Keeping the geometry as part of regular data.frame
objects in R (and in Python with GeoPandas
!) has numerous advantages - for instance:
summary(us_states['total_pop_15'])
#> total_pop_15 geometry
#> Min. : 579679 MULTIPOLYGON :49
#> 1st Qu.: 1869365 epsg:4269 : 0
#> Median : 4625253 +proj=long...: 0
#> Mean : 6415823
#> 3rd Qu.: 6985464
#> Max. :38421464
The geometry is sticky, which means that it is carried along by default!
You can read sf
objects from shapefiles using st_read()
or read_sf()
.
1.4.2 Raster Data Model
Raster data can be continuous (e.g. elevation, precipitation, atmospheric deposition) or it can be categorical (e.g. land use, soil type, geology type). Raster data can also be image based rasters which can be single-band or multi-band. You can also have a temporal component with space-time cubes.

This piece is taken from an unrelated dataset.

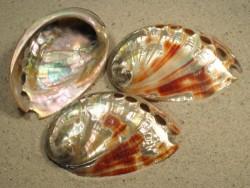 Abalone Haliotis rufescens poliert 06+cm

Support for gridded data in R in recent year has been best implemented with the raster
package by Robert Hijmans. The raster
package allowed you to:
- read and write almost any commonly used raster data format
- perform typical raster processing operations such as resampling, projecting, filtering, raster math, etc.

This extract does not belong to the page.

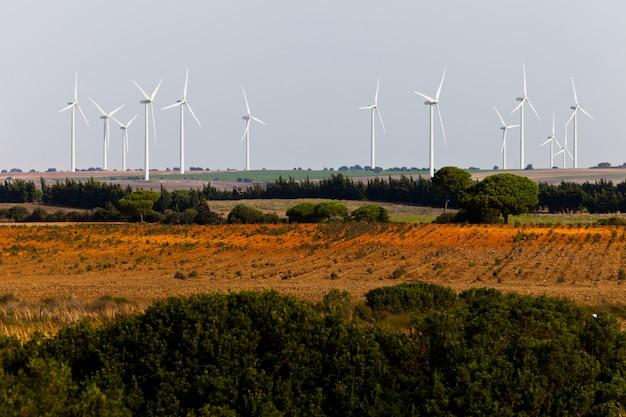 Paysage de moulins à vent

- work with files on disk that are too big to read into memory in R
- run operations quickly since the package relies on back-end C code
The terra package is the replacement for the raster
package and has now superceeded it and we will largely focus on terra
here. Examples here draw from both Spatial Data Science with R and terra and An introduction to terra in Geocomputation with R. Use help(“terra-package”) in the console for full list of available terra
functions and comparison to / changes from raster
.
Raster representation is currently in flux a bit in R now with three choices of packages - raster
and now terra
which we’ve mentioned, as well as stars (spatiotemporal tidy arrays with R).
To familiarize ourselves with the terra
package, let’s create an empty SpatRaster
object - in order to do this we have to:
- define the matrix (rows and columns)
- define the spatial bounding box
terra
uses an S4
slot structure with a SpatRaster
object
terra
has dedicated functions addressing each of the following components: - dim(my_rast)
returns the number of rows, columns and layers - ncell()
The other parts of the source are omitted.